> _THE PROBLEM_
Reproduce the rows from the line containing "Across point 133,75" through the end of the rows, both included, with the requests unchanged and every coordinate in the answers multiplied by 1.95 and rounded to the nearest whole number, halves rounded up.

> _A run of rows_
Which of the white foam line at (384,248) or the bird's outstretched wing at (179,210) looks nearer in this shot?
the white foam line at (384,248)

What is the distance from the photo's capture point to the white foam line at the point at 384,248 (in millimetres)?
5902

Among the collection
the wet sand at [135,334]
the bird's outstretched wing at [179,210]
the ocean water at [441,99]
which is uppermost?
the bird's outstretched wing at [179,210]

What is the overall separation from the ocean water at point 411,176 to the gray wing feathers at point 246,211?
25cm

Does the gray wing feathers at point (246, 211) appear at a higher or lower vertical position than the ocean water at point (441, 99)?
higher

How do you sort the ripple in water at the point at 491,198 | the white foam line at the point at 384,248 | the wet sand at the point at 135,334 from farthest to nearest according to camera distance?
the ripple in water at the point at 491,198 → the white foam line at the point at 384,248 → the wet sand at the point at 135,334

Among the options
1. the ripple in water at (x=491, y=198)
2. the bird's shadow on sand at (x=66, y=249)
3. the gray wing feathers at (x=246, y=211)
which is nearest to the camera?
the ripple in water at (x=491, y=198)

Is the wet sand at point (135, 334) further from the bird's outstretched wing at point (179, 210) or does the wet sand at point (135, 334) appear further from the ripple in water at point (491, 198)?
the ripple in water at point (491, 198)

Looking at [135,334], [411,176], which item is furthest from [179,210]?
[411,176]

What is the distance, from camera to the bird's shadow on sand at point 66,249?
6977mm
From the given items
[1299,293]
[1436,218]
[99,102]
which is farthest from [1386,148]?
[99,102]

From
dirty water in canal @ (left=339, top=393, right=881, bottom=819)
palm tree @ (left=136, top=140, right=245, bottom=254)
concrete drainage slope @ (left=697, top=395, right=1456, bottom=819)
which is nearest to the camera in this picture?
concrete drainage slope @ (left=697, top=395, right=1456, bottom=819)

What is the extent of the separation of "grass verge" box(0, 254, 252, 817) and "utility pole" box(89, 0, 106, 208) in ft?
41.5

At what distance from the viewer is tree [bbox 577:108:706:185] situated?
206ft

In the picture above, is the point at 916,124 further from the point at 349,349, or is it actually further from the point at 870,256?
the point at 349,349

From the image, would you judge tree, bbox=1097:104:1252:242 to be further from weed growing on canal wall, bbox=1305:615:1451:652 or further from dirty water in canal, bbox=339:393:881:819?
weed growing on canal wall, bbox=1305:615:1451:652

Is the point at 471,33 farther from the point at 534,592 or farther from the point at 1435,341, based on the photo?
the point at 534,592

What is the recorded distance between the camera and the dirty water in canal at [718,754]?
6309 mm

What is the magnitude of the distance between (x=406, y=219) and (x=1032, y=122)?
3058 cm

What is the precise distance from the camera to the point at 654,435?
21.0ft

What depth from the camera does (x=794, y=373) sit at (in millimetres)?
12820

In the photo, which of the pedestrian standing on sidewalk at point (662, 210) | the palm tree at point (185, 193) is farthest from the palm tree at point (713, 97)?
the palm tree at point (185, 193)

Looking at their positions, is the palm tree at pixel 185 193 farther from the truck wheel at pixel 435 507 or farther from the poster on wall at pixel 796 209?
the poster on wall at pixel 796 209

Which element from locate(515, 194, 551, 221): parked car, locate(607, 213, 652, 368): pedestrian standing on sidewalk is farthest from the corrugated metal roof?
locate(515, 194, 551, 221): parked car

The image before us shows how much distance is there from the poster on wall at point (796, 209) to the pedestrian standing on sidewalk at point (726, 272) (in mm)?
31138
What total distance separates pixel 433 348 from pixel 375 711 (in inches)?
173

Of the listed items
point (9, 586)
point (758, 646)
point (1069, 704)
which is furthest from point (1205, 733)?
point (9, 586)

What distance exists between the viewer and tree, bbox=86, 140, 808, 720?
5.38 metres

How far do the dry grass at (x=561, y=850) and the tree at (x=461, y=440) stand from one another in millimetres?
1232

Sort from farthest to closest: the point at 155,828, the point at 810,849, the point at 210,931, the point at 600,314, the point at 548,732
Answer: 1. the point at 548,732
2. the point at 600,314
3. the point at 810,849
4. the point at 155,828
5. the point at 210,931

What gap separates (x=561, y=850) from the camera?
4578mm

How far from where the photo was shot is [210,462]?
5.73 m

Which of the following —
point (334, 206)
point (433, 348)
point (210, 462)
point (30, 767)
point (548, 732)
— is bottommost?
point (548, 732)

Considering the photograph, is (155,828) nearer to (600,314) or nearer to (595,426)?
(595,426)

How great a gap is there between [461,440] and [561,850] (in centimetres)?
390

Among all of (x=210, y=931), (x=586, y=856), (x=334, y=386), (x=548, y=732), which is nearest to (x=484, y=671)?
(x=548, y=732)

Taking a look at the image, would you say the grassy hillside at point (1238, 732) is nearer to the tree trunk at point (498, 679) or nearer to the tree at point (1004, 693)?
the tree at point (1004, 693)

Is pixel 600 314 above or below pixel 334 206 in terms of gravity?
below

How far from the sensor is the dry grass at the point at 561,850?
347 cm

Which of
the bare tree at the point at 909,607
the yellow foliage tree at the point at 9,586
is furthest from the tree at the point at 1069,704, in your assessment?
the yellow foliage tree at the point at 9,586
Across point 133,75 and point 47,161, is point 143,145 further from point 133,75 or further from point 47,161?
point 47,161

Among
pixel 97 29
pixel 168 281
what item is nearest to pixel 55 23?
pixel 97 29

> _REPLY_
Across point 133,75 and point 47,161, is point 143,145 further from point 133,75 or further from point 47,161?
point 92,314

Among
pixel 97 29
pixel 168 281
what item is nearest to pixel 55 23?
pixel 189 57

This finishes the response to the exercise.